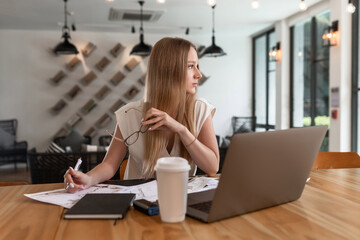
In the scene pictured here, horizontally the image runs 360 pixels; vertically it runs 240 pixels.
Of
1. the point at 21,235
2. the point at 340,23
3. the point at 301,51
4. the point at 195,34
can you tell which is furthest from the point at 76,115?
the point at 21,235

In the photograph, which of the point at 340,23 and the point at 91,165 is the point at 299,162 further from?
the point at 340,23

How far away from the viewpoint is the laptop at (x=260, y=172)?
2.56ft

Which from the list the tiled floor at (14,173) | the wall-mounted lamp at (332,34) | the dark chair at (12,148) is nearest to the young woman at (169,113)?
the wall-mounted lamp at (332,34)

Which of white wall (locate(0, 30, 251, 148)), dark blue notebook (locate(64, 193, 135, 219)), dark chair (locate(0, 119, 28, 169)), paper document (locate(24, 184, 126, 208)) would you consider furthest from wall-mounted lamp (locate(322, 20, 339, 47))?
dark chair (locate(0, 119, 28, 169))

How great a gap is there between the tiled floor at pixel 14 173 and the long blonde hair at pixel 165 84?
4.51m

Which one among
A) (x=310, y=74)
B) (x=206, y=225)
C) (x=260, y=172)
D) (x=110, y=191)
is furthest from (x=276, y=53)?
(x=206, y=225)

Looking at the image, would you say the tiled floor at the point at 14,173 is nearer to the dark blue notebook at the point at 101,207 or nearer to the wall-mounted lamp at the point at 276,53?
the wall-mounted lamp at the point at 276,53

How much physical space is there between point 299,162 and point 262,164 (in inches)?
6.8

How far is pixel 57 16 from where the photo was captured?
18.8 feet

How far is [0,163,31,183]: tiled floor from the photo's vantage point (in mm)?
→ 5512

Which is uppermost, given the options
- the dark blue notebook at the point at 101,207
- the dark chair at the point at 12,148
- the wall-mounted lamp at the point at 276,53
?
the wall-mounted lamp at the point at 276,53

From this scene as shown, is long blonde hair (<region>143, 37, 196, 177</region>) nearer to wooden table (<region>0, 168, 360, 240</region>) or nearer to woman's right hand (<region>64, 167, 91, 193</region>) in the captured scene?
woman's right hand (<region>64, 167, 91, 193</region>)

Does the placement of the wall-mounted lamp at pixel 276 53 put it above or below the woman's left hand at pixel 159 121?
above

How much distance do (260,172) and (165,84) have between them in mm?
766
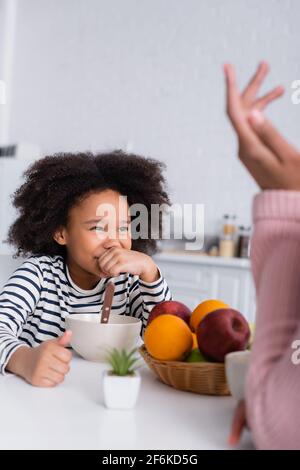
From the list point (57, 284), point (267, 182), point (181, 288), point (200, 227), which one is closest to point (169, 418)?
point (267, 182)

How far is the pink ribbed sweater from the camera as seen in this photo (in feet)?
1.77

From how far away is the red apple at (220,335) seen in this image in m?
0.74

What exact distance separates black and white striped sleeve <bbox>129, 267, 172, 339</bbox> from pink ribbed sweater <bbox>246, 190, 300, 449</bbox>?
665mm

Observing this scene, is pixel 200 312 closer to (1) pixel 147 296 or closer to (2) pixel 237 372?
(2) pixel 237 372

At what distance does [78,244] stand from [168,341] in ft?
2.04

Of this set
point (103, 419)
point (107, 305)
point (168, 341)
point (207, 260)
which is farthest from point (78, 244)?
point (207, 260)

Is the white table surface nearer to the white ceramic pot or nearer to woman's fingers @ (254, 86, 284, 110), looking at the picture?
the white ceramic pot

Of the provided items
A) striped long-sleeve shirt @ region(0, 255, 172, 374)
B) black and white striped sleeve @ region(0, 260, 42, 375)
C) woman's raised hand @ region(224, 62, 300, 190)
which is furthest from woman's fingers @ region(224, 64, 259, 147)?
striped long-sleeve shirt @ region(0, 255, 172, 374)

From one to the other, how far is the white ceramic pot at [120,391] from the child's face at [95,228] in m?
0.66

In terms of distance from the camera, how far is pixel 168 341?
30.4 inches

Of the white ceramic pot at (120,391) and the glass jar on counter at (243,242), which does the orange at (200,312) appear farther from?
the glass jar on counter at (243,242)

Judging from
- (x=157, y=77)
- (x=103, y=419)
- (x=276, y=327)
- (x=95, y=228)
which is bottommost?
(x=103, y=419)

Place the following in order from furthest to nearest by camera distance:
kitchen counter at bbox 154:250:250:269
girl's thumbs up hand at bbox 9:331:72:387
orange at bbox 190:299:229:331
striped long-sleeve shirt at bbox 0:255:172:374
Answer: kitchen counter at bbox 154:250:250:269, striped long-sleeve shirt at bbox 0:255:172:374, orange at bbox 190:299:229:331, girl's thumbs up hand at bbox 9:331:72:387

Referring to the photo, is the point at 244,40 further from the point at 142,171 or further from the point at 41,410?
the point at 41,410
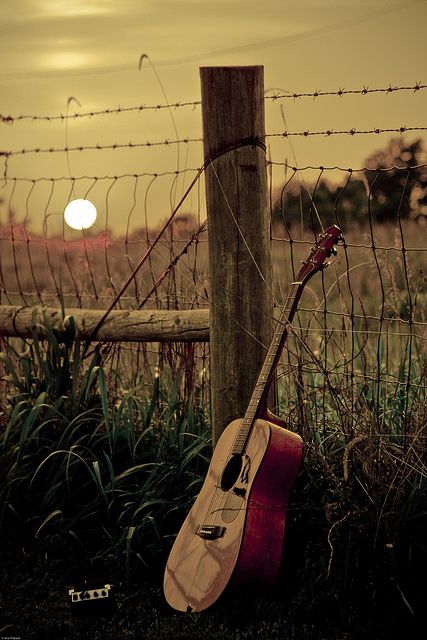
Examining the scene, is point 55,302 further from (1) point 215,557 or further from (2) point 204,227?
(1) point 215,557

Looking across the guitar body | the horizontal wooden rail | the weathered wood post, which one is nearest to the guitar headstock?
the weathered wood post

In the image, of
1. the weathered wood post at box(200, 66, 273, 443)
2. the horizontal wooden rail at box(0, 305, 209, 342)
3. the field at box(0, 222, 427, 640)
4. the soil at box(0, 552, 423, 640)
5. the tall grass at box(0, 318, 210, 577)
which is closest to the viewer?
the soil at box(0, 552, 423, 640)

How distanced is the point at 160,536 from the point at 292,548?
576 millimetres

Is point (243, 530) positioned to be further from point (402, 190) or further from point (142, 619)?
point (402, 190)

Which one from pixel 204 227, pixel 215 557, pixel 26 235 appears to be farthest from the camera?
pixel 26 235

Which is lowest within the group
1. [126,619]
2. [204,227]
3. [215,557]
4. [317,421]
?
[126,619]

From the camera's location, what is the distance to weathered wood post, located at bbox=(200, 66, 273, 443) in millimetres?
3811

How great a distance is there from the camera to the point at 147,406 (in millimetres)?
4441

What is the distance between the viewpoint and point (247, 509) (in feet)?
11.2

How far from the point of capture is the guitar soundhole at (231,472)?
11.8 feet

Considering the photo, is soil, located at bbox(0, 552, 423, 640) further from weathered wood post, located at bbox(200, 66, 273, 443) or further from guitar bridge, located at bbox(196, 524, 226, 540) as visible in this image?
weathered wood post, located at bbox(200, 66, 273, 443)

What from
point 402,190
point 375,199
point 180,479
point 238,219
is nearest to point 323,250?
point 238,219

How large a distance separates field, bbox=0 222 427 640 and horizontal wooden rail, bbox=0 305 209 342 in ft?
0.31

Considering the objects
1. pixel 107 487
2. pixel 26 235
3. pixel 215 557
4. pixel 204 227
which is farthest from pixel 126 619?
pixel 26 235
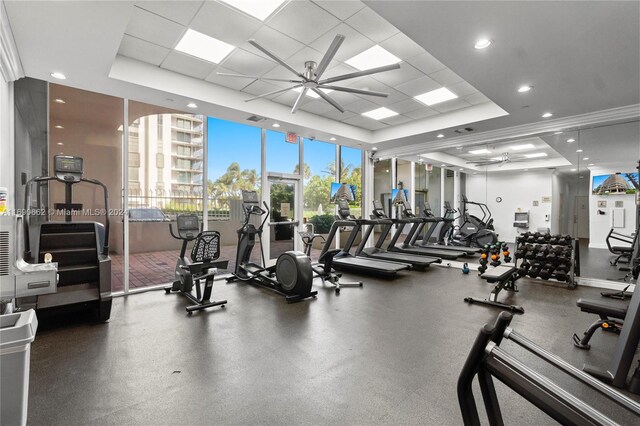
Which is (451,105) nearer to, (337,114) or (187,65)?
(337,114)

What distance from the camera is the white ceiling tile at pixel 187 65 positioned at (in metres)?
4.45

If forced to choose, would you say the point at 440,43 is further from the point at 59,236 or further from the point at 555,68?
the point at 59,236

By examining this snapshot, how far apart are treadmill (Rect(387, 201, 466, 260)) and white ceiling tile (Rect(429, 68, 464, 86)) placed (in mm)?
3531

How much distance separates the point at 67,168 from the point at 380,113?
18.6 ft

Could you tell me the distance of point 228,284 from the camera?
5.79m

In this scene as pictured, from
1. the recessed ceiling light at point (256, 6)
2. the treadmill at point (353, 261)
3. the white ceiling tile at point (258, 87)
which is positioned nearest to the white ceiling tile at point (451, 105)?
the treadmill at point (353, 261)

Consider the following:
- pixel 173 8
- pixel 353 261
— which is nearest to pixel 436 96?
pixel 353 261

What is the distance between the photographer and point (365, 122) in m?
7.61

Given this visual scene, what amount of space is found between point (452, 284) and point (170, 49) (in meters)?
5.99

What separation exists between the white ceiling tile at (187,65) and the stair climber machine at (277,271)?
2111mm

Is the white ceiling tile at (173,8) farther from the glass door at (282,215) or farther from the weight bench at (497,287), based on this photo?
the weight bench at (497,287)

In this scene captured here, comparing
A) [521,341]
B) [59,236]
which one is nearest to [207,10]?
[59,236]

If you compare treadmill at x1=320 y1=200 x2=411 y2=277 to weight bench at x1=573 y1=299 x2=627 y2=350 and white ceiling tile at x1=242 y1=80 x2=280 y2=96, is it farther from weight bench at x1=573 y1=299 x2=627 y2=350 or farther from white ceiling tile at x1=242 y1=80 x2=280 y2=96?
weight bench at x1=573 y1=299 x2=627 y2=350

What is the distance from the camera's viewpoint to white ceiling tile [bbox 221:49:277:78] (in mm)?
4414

______

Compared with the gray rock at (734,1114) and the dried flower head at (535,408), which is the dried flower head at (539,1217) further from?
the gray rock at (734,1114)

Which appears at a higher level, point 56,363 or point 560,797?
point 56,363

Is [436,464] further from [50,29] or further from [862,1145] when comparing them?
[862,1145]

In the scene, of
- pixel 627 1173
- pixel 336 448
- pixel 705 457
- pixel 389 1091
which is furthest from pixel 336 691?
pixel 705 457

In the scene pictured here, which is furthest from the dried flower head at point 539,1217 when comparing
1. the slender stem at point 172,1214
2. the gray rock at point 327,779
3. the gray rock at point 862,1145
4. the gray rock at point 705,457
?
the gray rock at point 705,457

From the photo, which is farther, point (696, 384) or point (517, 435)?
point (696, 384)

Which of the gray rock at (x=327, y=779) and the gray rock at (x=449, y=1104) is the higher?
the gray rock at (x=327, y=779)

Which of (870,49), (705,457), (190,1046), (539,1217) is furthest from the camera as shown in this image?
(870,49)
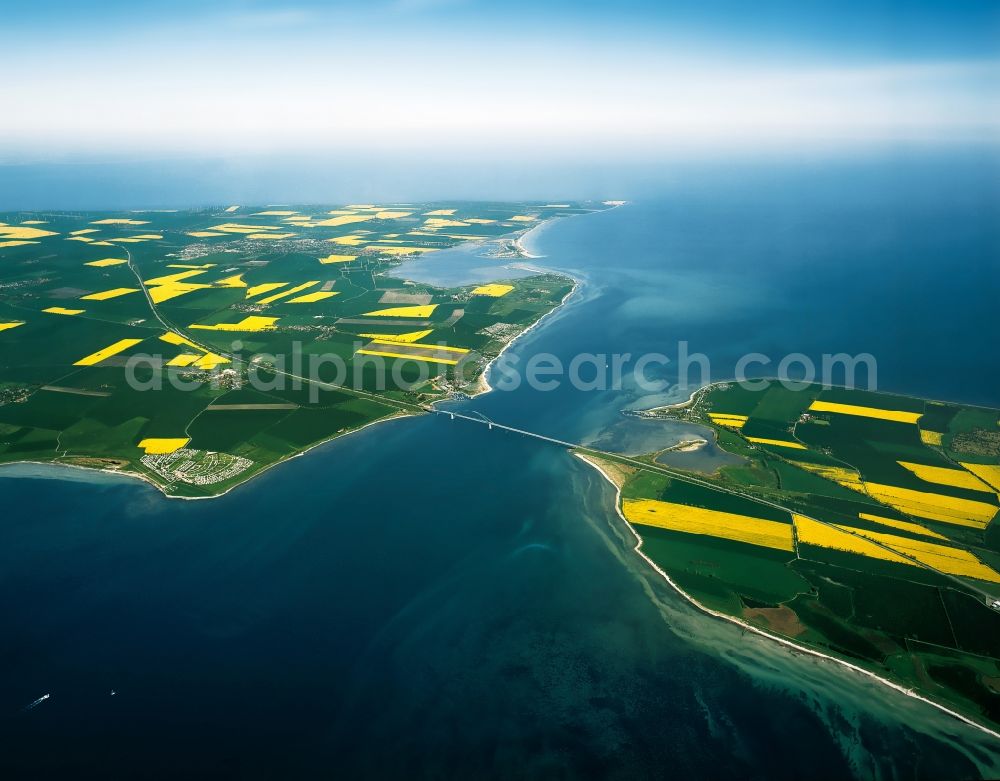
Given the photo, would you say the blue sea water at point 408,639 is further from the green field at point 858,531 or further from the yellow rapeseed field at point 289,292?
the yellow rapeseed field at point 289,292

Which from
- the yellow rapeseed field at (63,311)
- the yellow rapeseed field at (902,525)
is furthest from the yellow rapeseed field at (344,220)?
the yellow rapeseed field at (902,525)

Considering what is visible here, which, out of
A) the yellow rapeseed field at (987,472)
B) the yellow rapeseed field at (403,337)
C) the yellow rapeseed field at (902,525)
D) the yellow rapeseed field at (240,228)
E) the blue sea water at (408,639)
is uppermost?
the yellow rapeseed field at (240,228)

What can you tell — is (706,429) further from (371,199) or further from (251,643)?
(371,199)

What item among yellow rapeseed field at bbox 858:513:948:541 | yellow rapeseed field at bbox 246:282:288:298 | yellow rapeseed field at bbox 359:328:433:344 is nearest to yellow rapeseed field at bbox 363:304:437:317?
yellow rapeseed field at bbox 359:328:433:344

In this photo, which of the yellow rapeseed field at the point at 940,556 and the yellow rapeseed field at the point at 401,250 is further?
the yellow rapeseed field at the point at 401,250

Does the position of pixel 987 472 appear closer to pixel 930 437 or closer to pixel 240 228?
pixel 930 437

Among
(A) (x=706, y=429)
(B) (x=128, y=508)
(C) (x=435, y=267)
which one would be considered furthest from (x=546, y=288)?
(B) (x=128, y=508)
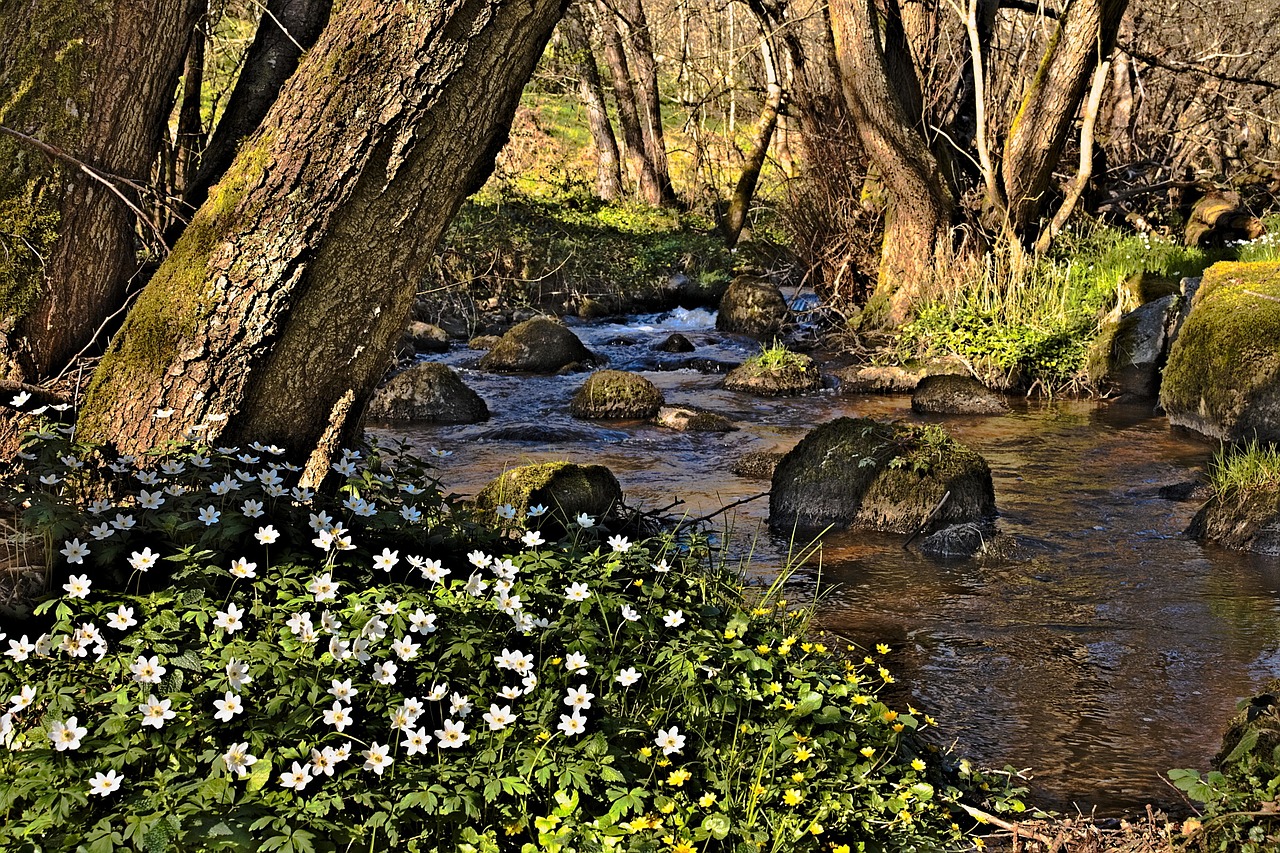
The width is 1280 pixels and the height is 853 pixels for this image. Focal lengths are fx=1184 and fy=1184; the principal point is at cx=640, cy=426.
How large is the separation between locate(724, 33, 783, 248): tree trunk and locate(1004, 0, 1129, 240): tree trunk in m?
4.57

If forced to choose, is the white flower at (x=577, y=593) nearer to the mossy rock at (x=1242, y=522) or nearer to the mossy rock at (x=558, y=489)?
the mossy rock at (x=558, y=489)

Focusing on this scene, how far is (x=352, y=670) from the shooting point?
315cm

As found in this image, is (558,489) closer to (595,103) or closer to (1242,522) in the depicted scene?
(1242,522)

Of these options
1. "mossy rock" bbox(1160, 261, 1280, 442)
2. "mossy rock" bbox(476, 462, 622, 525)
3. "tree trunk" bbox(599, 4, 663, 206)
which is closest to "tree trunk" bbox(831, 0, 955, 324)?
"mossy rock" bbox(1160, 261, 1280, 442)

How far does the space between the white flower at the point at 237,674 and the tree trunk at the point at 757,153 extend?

______

▶ **Exercise objective**
Please count the lines in the material above that contain the word "fingers" and reply with only that number.

▶ **Problem solution**
2